_Page text:_

· · ·

Midterm politics hung heavy in the air when the Senate last year fell five votes short of blocking a Republican-led filibuster against the bill to expand background checks for gun purchases. Two of the Democrats who voted against the Manchin-Toomey bill were up for reelection in 2014 in red states: Mark Pryor of Arkansas and Mark Begich of Alaska. Their decision to break with their party—over the pleas of parents of children killed at Sandy Hook Elementary a few months earlier—was put in yet starker relief by the fact that two other Democratic senators who were up for reelection in 2014 in challenging terrain had voted for Manchin-Toomey: Mary Landrieu of Louisiana and Kay Hagan of North Carolina.
After the vote, many commentators—including some liberal ones—argued that Begich and Pryor had done the politically prudent thing, even if it meant contributing to a big setback for a key issue in the Democratic agenda. Landrieu and Hagan, the thinking went, had put themselves at risk for a losing cause, while Pryor and Begich would at least have gun-rights proponents on their side in their battles to help the Democrats hold their Senate majority. Underlying this judgment was the widespread perception that for senators from red and purple states, the National Rifle Association is not to be messed with.
Well, so far the midterm season isn’t shaping up as the conventional wisdom on gun politics would have it. Of the four senators mentioned above, the only one who has maintained a steady if slim lead in the polls is Hagan, who voted for Manchin-Toomey. Meanwhile, it’s not clear what Pryor and Begich gained by voting against the measure, which would have expanded the background checks now required at licensed firearm dealerships to include gun shows and many private sales. Despite Pryor’s vote, the NRA went ahead and endorsed his Republican opponent, Congressman Tom Cotton, and is running ads on his behalf. In Alaska, the NRA opted not to endorse at all, a small comfort for Begich, but presumably not what he was hoping for in jilting his party on Manchin-Toomey. And despite that vote, and Begich’s “A” rating from the NRA, his Republican opponent is running ads attacking him as weak on the Second Amendment because he has voted for “Barack Obama’s anti-gun judges.”

· · ·

_Data shown:_
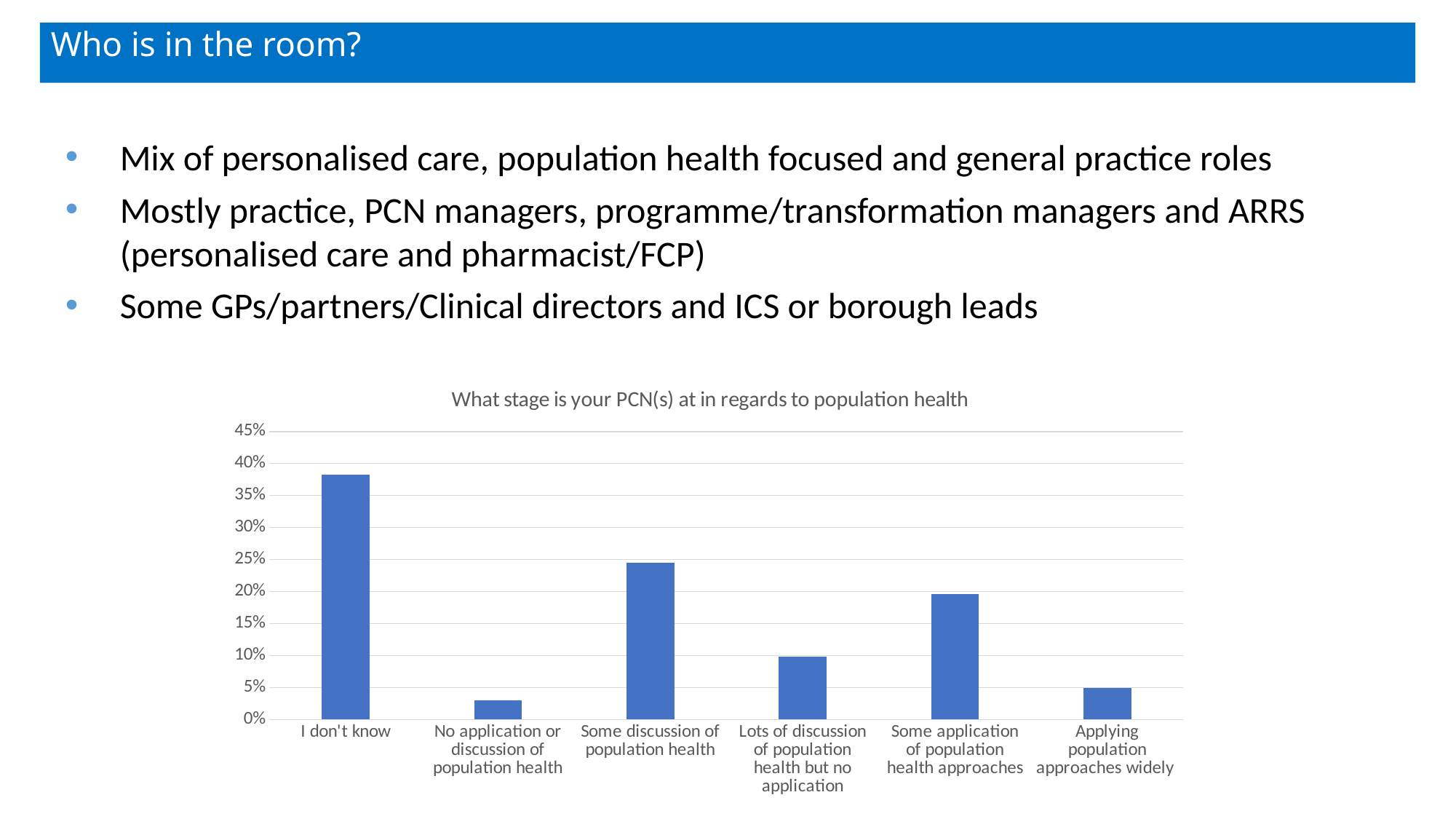
Is the value for 'Lots of discussion of population health but no application' greater or less than 15%? less How many categories are shown on the x axis of the chart? 6 Which category has the highest value in the chart? I don't know Is the value for 'No application or discussion of population health' greater or less than 5%? less Is the value for 'I don't know' greater or less than 40%? less What type of chart is shown on the slide? bar chart Which is larger: the value for 'Some discussion of population health' or 'Some application of population health approaches'? Some discussion of population health What colour are the bars in the chart? blue Which category has the lowest value in the chart? No application or discussion of population health What is the title of the chart? What stage is your PCN(s) at in regards to population health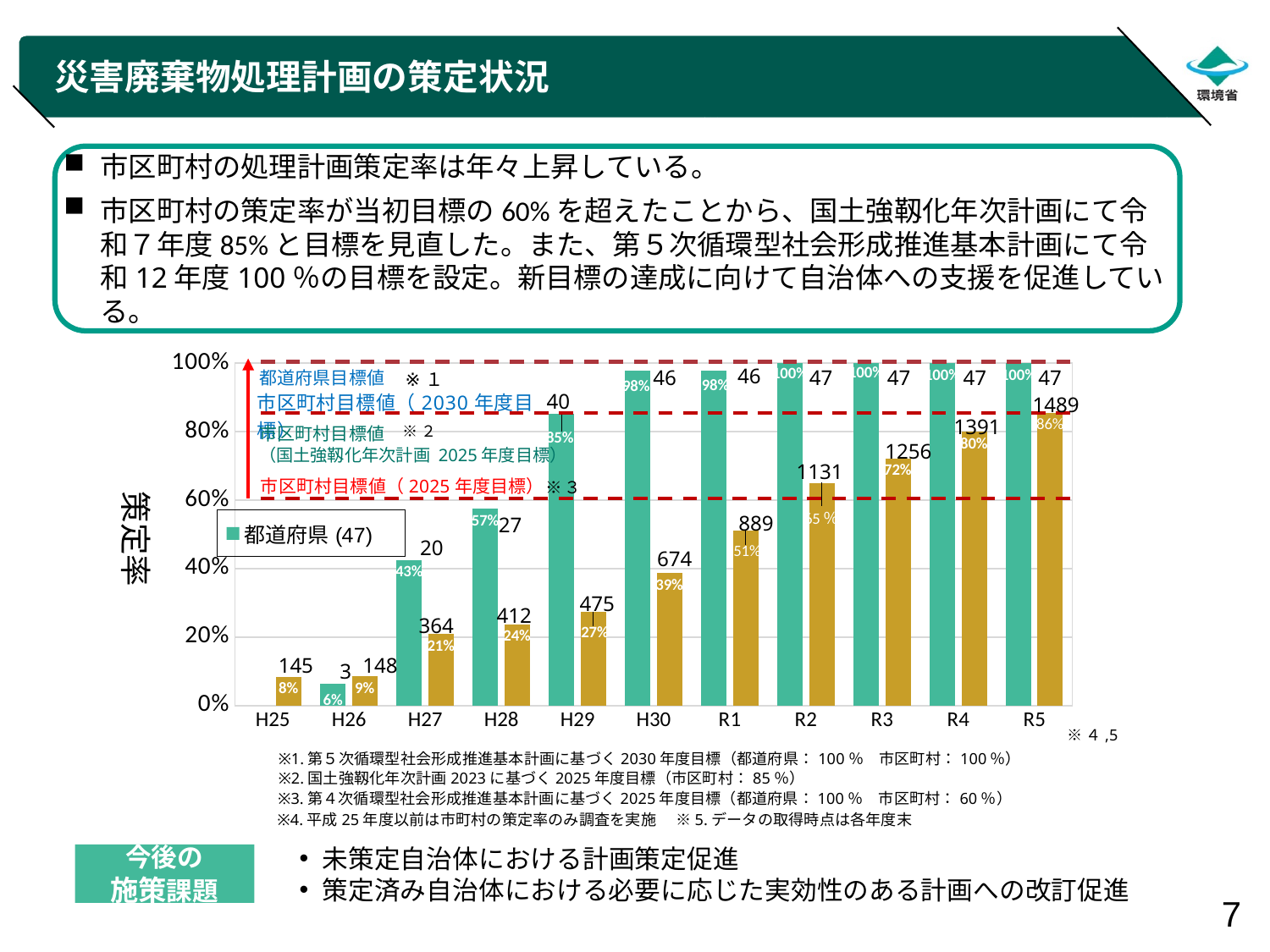
What is the number label on the green 都道府県 bar for H29? 40 Which fiscal year has the highest gold bar? R5 What is the difference between the gold bar number labels for R5 and R4? 98 What percentage is printed inside the gold bar for R5? 86% Which fiscal year has the lowest green 都道府県 bar? H26 What is the number label on the gold bar for R5? 1489 How many fiscal-year categories are shown on the x axis of the chart? 11 Which is larger, the gold bar number label for H30 or for R1? R1 What is the number label on the gold bar for H25? 145 What percentage is printed inside the green 都道府県 bar for H29? 85% Do the gold bars rise or fall from H25 to R5? rise What kind of chart is shown on the slide? bar chart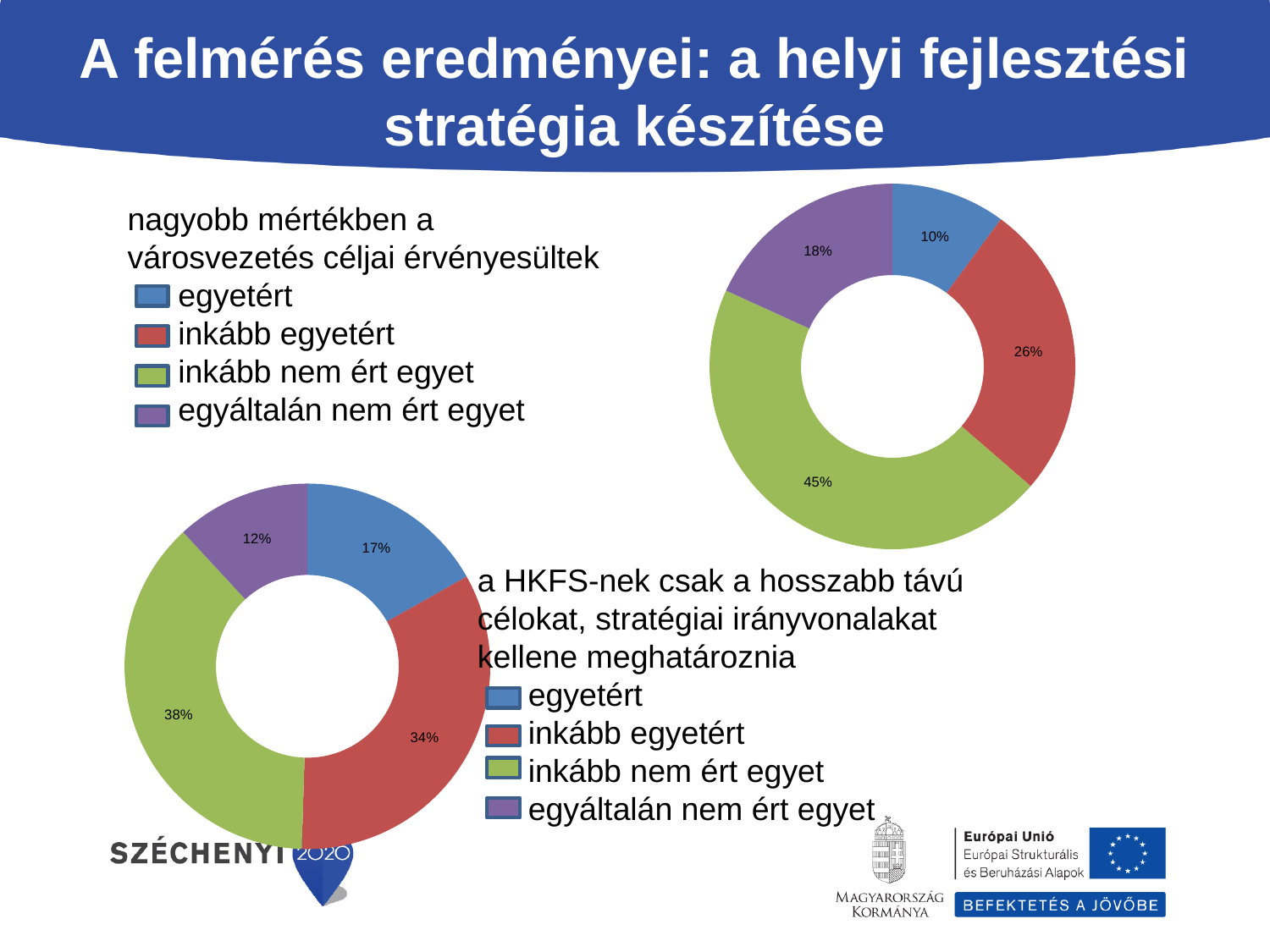
In the top-right chart (nagyobb mértékben a városvezetés céljai érvényesültek), what share of respondents chose 'egyetért'? 10% In the bottom-left chart (a HKFS-nek csak a hosszabb távú célokat kellene meghatároznia), what share of respondents chose 'inkább egyetért'? 34% In the top-right chart (nagyobb mértékben a városvezetés céljai érvényesültek), what is the difference in percentage points between 'inkább egyetért' and 'egyáltalán nem ért egyet'? 8 percentage points In the top-right chart (nagyobb mértékben a városvezetés céljai érvényesültek), which response category has the smallest share? egyetért How many response categories does the legend of the top-right chart list? 4 In the top-right chart (nagyobb mértékben a városvezetés céljai érvényesültek), what share of respondents chose 'inkább nem ért egyet'? 45% What kind of chart is used for the bottom-left chart on the slide? Doughnut (pie) chart In the top-right chart (nagyobb mértékben a városvezetés céljai érvényesültek), which response category has the largest share? inkább nem ért egyet In the bottom-left chart (a HKFS-nek csak a hosszabb távú célokat kellene meghatároznia), what is the difference in percentage points between 'inkább nem ért egyet' and 'inkább egyetért'? 4 percentage points In the bottom-left chart (a HKFS-nek csak a hosszabb távú célokat kellene meghatároznia), what share of respondents chose 'egyáltalán nem ért egyet'? 12% In the bottom-left chart (a HKFS-nek csak a hosszabb távú célokat kellene meghatároznia), which is larger: 'egyetért' or 'egyáltalán nem ért egyet'? egyetért In the bottom-left chart (a HKFS-nek csak a hosszabb távú célokat kellene meghatároznia), which response category has the largest share? inkább nem ért egyet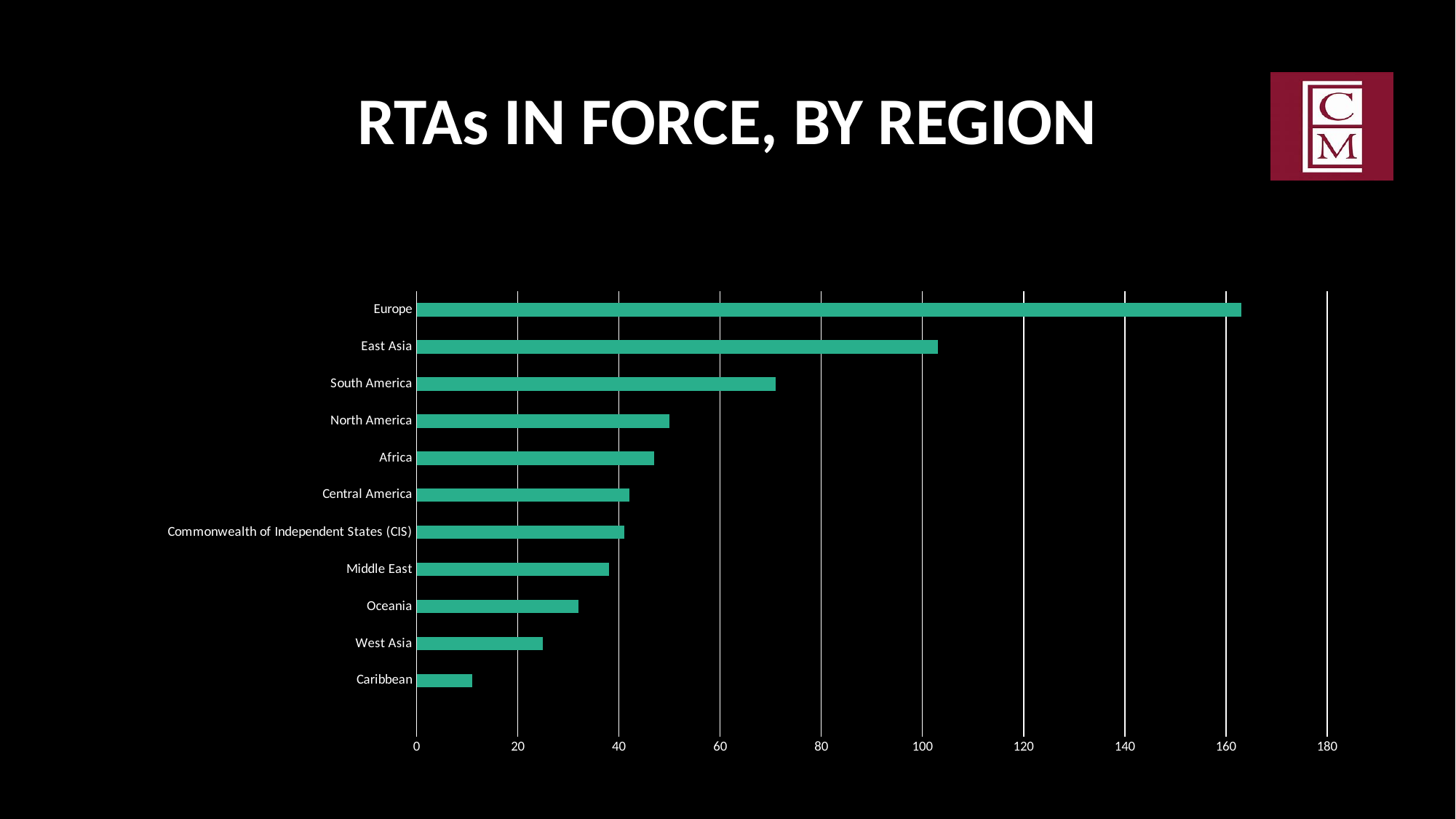
Which has more RTAs in force, West Asia or Caribbean? West Asia What is the title of the chart? RTAs IN FORCE, BY REGION Which region has the lowest number of RTAs in force? Caribbean Is the value for Europe greater or less than 140? greater Is the value for Oceania greater or less than 40? less Which has more RTAs in force, South America or North America? South America What kind of chart is shown on the slide? Bar chart How many regions are plotted in the chart? 11 Is the value for Caribbean greater or less than 20? less Which region has the highest number of RTAs in force? Europe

· · ·

_Assigned task A:_
List every Democratic senator who was up for reelection in 2014 and is named in the gun politics article, along with each senator's state.
_Assigned task B:_
According to the gun politics article, whom did the NRA endorse in the Arkansas Senate race?
_Assigned task C:_
Reproduce the gun politics article word for word, starting with "Midterm politics hung" and going on through "of North Carolina.".

_Answer box A:_
Mark Pryor of Arkansas
Mark Begich of Alaska
Mary Landrieu of Louisiana
Kay Hagan of North Carolina

_Answer box B:_
Congressman Tom Cotton, Pryor's Republican opponent.

_Answer box C:_
Midterm politics hung heavy in the air when the Senate last year fell five votes short of blocking a Republican-led filibuster against the bill to expand background checks for gun purchases. Two of the Democrats who voted against the Manchin-Toomey bill were up for reelection in 2014 in red states: Mark Pryor of Arkansas and Mark Begich of Alaska. Their decision to break with their party—over the pleas of parents of children killed at Sandy Hook Elementary a few months earlier—was put in yet starker relief by the fact that two other Democratic senators who were up for reelection in 2014 in challenging terrain had voted for Manchin-Toomey: Mary Landrieu of Louisiana and Kay Hagan of North Carolina.